═════ ページ抜粋 ═════

”不時着”沼に不時着
昨夜の地震と停電で、日常のありがたさをしみじみ噛み締めている。
亡くなられた方々がいらして本当に残念。
なんというか・・・久しぶりにまた、無力であることを思い知らされた。
あの震災から11年がたち、いつのまにかまた心が緩んでいたみたい。
自身に揺られている間、あれもこれも準備していない、できていないと
後悔することがいっぱいあった。
これを警告と受け止めて、危機感を持っていかなければと思う。
こんなお菓子も買っていました。
はい、「東京リベンジャーズ」も好きです。
自分ではそうひねくれているつもりはないのだが、
少しムキになっていたのかもしれない。
‘’韓流‘’という言葉に。
そのドラマが面白いのは知っていた。
昔々大昔、もう今から20年近く前の事、
突如として起きた冬ソナブームに、私もオットも否応なく巻き込まれた。
号泣とまではいかなくとも興味を持って最後までその恋の結末を見届けたし、
次に「チャングムの誓」ビデオを、レンタル店で借り始めたのも、
やはり冬ソナが入門編となってのことで、
韓国のドラマはみんなが言った通り面白いね、
と夫婦で納得したからに違いない。
それで誰に勧められたのだったか、
次に見るのはチャングムだからね、と言われたということで、
試しに借りて見たら、これがハマりにハマった。

═════ 元データ ═════

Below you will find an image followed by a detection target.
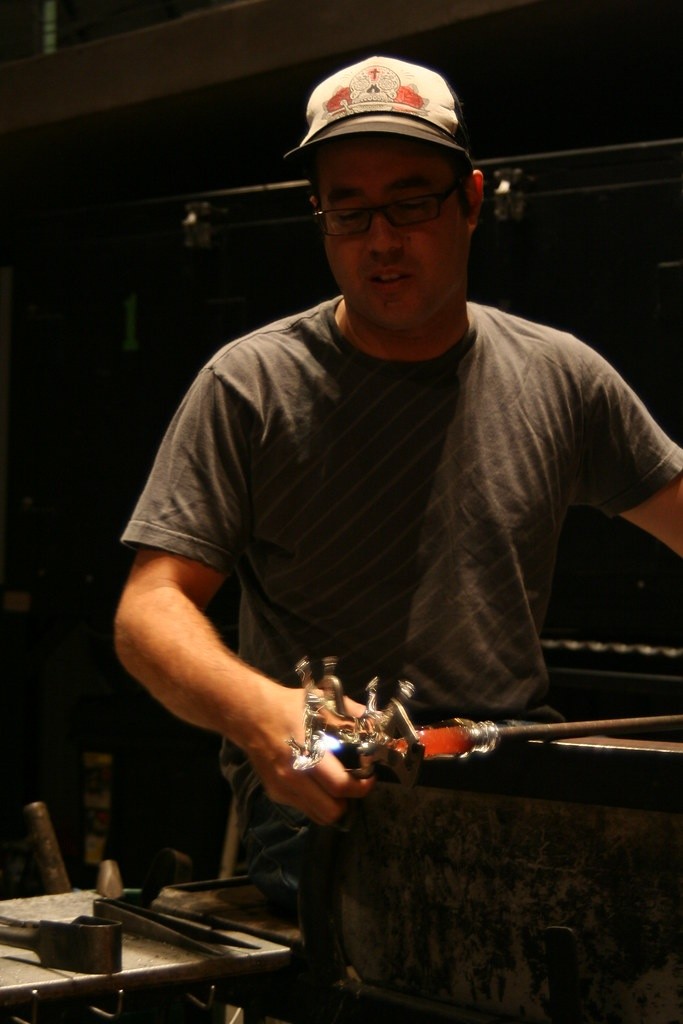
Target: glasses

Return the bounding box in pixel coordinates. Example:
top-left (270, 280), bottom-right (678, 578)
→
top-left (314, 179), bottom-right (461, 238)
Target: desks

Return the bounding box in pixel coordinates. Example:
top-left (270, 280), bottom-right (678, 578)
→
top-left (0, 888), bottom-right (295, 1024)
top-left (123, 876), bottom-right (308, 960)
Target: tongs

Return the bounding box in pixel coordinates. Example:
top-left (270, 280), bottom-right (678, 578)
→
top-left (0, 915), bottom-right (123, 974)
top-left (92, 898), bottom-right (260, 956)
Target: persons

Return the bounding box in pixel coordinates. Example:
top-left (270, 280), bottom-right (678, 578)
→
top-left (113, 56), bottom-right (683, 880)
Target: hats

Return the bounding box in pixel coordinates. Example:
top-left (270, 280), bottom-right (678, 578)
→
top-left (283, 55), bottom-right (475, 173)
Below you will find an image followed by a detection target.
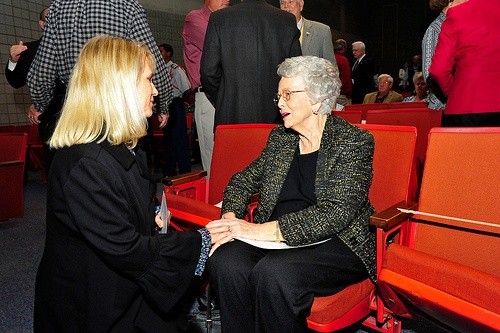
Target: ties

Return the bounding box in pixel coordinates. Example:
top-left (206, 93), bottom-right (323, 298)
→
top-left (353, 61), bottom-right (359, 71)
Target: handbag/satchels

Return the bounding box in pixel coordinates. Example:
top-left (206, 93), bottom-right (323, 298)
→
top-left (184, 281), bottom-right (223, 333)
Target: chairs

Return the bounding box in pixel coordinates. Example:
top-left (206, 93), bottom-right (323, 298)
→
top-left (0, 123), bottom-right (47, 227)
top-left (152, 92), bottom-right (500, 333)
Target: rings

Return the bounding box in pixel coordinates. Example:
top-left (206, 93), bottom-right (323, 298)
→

═════

本文のうち「はい、「東京リベンジャーズ」も好きです。」で始まり「と夫婦で納得したからに違いない。」まで続く部分を、「レンタル店」を「ビデオ店」に改めたうえで示してください。 本文のみに基づいてご回答ください。

- 回答は以下
はい、「東京リベンジャーズ」も好きです。
自分ではそうひねくれているつもりはないのだが、
少しムキになっていたのかもしれない。
‘’韓流‘’という言葉に。
そのドラマが面白いのは知っていた。
昔々大昔、もう今から20年近く前の事、
突如として起きた冬ソナブームに、私もオットも否応なく巻き込まれた。
号泣とまではいかなくとも興味を持って最後までその恋の結末を見届けたし、
次に「チャングムの誓」ビデオを、ビデオ店で借り始めたのも、
やはり冬ソナが入門編となってのことで、
韓国のドラマはみんなが言った通り面白いね、
と夫婦で納得したからに違いない。